Instructions:
**A.** List every full date (day, month, and year) that appears in the Durban blog text.
**B.** Rewrite everything in the Durban blog text from "15 May 2010" down to "explaining their case.", changing "small craft harbour" to "marina".

Source passage:
I've got a lot to catch up on and I suppose the idea is just to start somewhere and go on from there. One of the errands I did run was to visit Stellawood Cemetery to look for the graves of the crew of Catalina H, which crashed at Lake St Lucia on 25 June 1943. Read the story of Catalina H here, and you'll find the new pictures I took at the bottom of the page.

15 May 2010

Concerned citizens have been fighting the good fight to save Vetch's Beach from the grasp of developers intent on building a small craft harbour and hotel adjacent to the harbour entrance. They have now put up a video explaining their case.

There is more information on the website here. I agree totally with those who oppose the development and have always said so. As one who keen on history, I know just how bad the weather outside Durban can be, which is amply proved by the number of wrecks lying in the area just outside the harbour. I have several times seen seas that would have posed a threat to the development. And that was before global warming made innundation even more likely.

20 May 2010

My informant Kevin Watkins has a copy of the official souvenir programme produced for the Royal Visit to Durban in 1947 and he was kind enough to scan each page and send them along for our reading pleasure. See the page here.

Recorded data:
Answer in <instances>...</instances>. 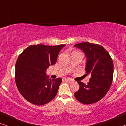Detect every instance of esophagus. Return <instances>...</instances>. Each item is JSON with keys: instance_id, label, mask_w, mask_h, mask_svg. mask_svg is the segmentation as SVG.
<instances>
[{"instance_id": "1", "label": "esophagus", "mask_w": 126, "mask_h": 126, "mask_svg": "<svg viewBox=\"0 0 126 126\" xmlns=\"http://www.w3.org/2000/svg\"><path fill=\"white\" fill-rule=\"evenodd\" d=\"M64 80L66 81V82H68V83H72V80L70 79H67V78H66V79H65Z\"/></svg>"}]
</instances>
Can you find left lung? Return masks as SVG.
Segmentation results:
<instances>
[{"instance_id":"obj_1","label":"left lung","mask_w":126,"mask_h":126,"mask_svg":"<svg viewBox=\"0 0 126 126\" xmlns=\"http://www.w3.org/2000/svg\"><path fill=\"white\" fill-rule=\"evenodd\" d=\"M87 57L86 75H91L87 84L78 81L80 88L75 93L78 101L84 104H94L104 97L113 81V63L112 58L102 46L89 42L76 44Z\"/></svg>"}]
</instances>
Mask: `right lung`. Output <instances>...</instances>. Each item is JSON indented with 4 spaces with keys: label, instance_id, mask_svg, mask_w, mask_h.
Wrapping results in <instances>:
<instances>
[{
    "label": "right lung",
    "instance_id": "1",
    "mask_svg": "<svg viewBox=\"0 0 126 126\" xmlns=\"http://www.w3.org/2000/svg\"><path fill=\"white\" fill-rule=\"evenodd\" d=\"M65 46L31 45L19 55L16 63V84L28 102L43 105L56 96L62 79H48L46 71L56 63L58 54Z\"/></svg>",
    "mask_w": 126,
    "mask_h": 126
}]
</instances>
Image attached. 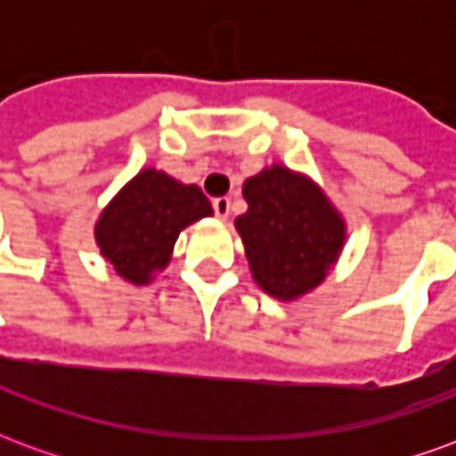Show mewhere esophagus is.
<instances>
[{
    "label": "esophagus",
    "mask_w": 456,
    "mask_h": 456,
    "mask_svg": "<svg viewBox=\"0 0 456 456\" xmlns=\"http://www.w3.org/2000/svg\"><path fill=\"white\" fill-rule=\"evenodd\" d=\"M212 208H215V215H217L219 219H227L229 215H232V200L229 198L212 200Z\"/></svg>",
    "instance_id": "esophagus-1"
}]
</instances>
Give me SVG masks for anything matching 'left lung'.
Masks as SVG:
<instances>
[{"mask_svg":"<svg viewBox=\"0 0 456 456\" xmlns=\"http://www.w3.org/2000/svg\"><path fill=\"white\" fill-rule=\"evenodd\" d=\"M234 219L248 271L266 296L293 303L325 283L346 244V222L307 173L271 163L244 180Z\"/></svg>","mask_w":456,"mask_h":456,"instance_id":"8db88e82","label":"left lung"}]
</instances>
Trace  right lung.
<instances>
[{
    "mask_svg": "<svg viewBox=\"0 0 456 456\" xmlns=\"http://www.w3.org/2000/svg\"><path fill=\"white\" fill-rule=\"evenodd\" d=\"M202 217H212V205L198 185L149 166L100 212L94 241L121 281L149 286L170 264L180 232Z\"/></svg>",
    "mask_w": 456,
    "mask_h": 456,
    "instance_id": "right-lung-1",
    "label": "right lung"
}]
</instances>
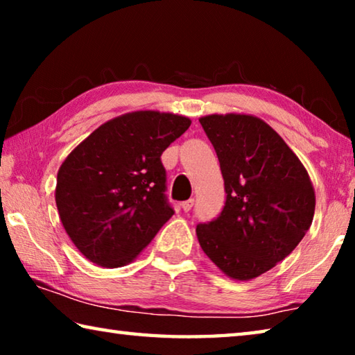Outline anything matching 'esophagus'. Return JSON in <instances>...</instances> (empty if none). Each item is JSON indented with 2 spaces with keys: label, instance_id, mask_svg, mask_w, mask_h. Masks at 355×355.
<instances>
[{
  "label": "esophagus",
  "instance_id": "obj_1",
  "mask_svg": "<svg viewBox=\"0 0 355 355\" xmlns=\"http://www.w3.org/2000/svg\"><path fill=\"white\" fill-rule=\"evenodd\" d=\"M192 205H194V199H189V200H186V202L182 203V209H183V211H189Z\"/></svg>",
  "mask_w": 355,
  "mask_h": 355
}]
</instances>
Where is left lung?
<instances>
[{
    "label": "left lung",
    "mask_w": 355,
    "mask_h": 355,
    "mask_svg": "<svg viewBox=\"0 0 355 355\" xmlns=\"http://www.w3.org/2000/svg\"><path fill=\"white\" fill-rule=\"evenodd\" d=\"M218 153L227 192L219 218L196 228L202 250L227 277H258L296 249L311 225L315 189L279 133L252 114L199 119Z\"/></svg>",
    "instance_id": "1"
}]
</instances>
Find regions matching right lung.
<instances>
[{"mask_svg":"<svg viewBox=\"0 0 355 355\" xmlns=\"http://www.w3.org/2000/svg\"><path fill=\"white\" fill-rule=\"evenodd\" d=\"M189 125V117L173 112H127L100 125L64 159L55 189L58 213L89 261L125 266L172 218L161 153Z\"/></svg>","mask_w":355,"mask_h":355,"instance_id":"obj_1","label":"right lung"}]
</instances>
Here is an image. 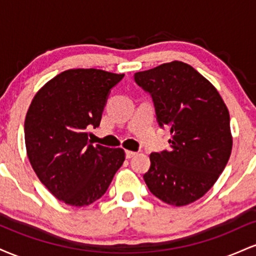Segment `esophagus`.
<instances>
[{"instance_id":"obj_1","label":"esophagus","mask_w":256,"mask_h":256,"mask_svg":"<svg viewBox=\"0 0 256 256\" xmlns=\"http://www.w3.org/2000/svg\"><path fill=\"white\" fill-rule=\"evenodd\" d=\"M137 152H131V150H126V158H132L134 156H136Z\"/></svg>"}]
</instances>
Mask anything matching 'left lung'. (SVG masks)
I'll use <instances>...</instances> for the list:
<instances>
[{
  "mask_svg": "<svg viewBox=\"0 0 256 256\" xmlns=\"http://www.w3.org/2000/svg\"><path fill=\"white\" fill-rule=\"evenodd\" d=\"M134 82L150 94L158 125L172 134L171 150L150 154L146 184L166 204H192L213 186L230 158L228 107L214 85L182 61L137 72Z\"/></svg>",
  "mask_w": 256,
  "mask_h": 256,
  "instance_id": "left-lung-1",
  "label": "left lung"
}]
</instances>
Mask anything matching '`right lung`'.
Listing matches in <instances>:
<instances>
[{
  "label": "right lung",
  "instance_id": "1",
  "mask_svg": "<svg viewBox=\"0 0 256 256\" xmlns=\"http://www.w3.org/2000/svg\"><path fill=\"white\" fill-rule=\"evenodd\" d=\"M122 77L104 70H67L44 84L28 107V158L40 180L64 204L95 202L124 162V149L94 146L86 132L100 125L108 94Z\"/></svg>",
  "mask_w": 256,
  "mask_h": 256
}]
</instances>
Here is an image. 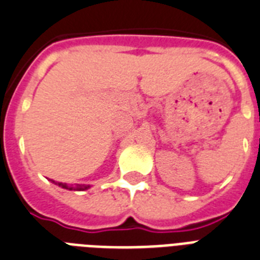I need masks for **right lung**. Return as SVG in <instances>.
I'll use <instances>...</instances> for the list:
<instances>
[{"label": "right lung", "mask_w": 260, "mask_h": 260, "mask_svg": "<svg viewBox=\"0 0 260 260\" xmlns=\"http://www.w3.org/2000/svg\"><path fill=\"white\" fill-rule=\"evenodd\" d=\"M55 184H58V186L62 188H68V190H87V188L90 187V186H77V187H69L66 183H59V182Z\"/></svg>", "instance_id": "obj_1"}]
</instances>
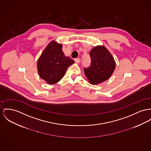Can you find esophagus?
<instances>
[{
	"instance_id": "esophagus-1",
	"label": "esophagus",
	"mask_w": 151,
	"mask_h": 151,
	"mask_svg": "<svg viewBox=\"0 0 151 151\" xmlns=\"http://www.w3.org/2000/svg\"><path fill=\"white\" fill-rule=\"evenodd\" d=\"M74 61H75V62L76 63H80L81 62V59L80 58H76L75 60H74Z\"/></svg>"
}]
</instances>
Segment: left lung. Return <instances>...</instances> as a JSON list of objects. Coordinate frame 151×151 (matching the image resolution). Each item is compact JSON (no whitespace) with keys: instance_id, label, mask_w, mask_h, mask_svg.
Returning a JSON list of instances; mask_svg holds the SVG:
<instances>
[{"instance_id":"obj_1","label":"left lung","mask_w":151,"mask_h":151,"mask_svg":"<svg viewBox=\"0 0 151 151\" xmlns=\"http://www.w3.org/2000/svg\"><path fill=\"white\" fill-rule=\"evenodd\" d=\"M91 62L83 70L91 84L107 80L115 69L116 63L110 52L104 46L94 47L90 52Z\"/></svg>"}]
</instances>
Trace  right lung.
<instances>
[{"label":"right lung","instance_id":"obj_1","mask_svg":"<svg viewBox=\"0 0 151 151\" xmlns=\"http://www.w3.org/2000/svg\"><path fill=\"white\" fill-rule=\"evenodd\" d=\"M62 45L52 41L43 51L38 60L39 75L49 84L59 82L69 66L74 61L66 57L62 51Z\"/></svg>","mask_w":151,"mask_h":151}]
</instances>
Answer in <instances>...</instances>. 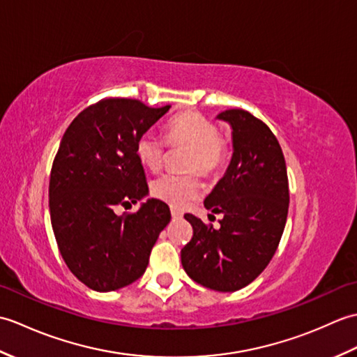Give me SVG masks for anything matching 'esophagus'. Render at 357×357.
Returning a JSON list of instances; mask_svg holds the SVG:
<instances>
[{
  "label": "esophagus",
  "mask_w": 357,
  "mask_h": 357,
  "mask_svg": "<svg viewBox=\"0 0 357 357\" xmlns=\"http://www.w3.org/2000/svg\"><path fill=\"white\" fill-rule=\"evenodd\" d=\"M170 213H172V218H173V219H181V218L184 216L183 211L178 210L176 207H172V208H170Z\"/></svg>",
  "instance_id": "esophagus-1"
}]
</instances>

Solution list:
**A.**
25 June 1943
15 May 2010
20 May 2010

**B.**
15 May 2010

Concerned citizens have been fighting the good fight to save Vetch's Beach from the grasp of developers intent on building a marina and hotel adjacent to the harbour entrance. They have now put up a video explaining their case.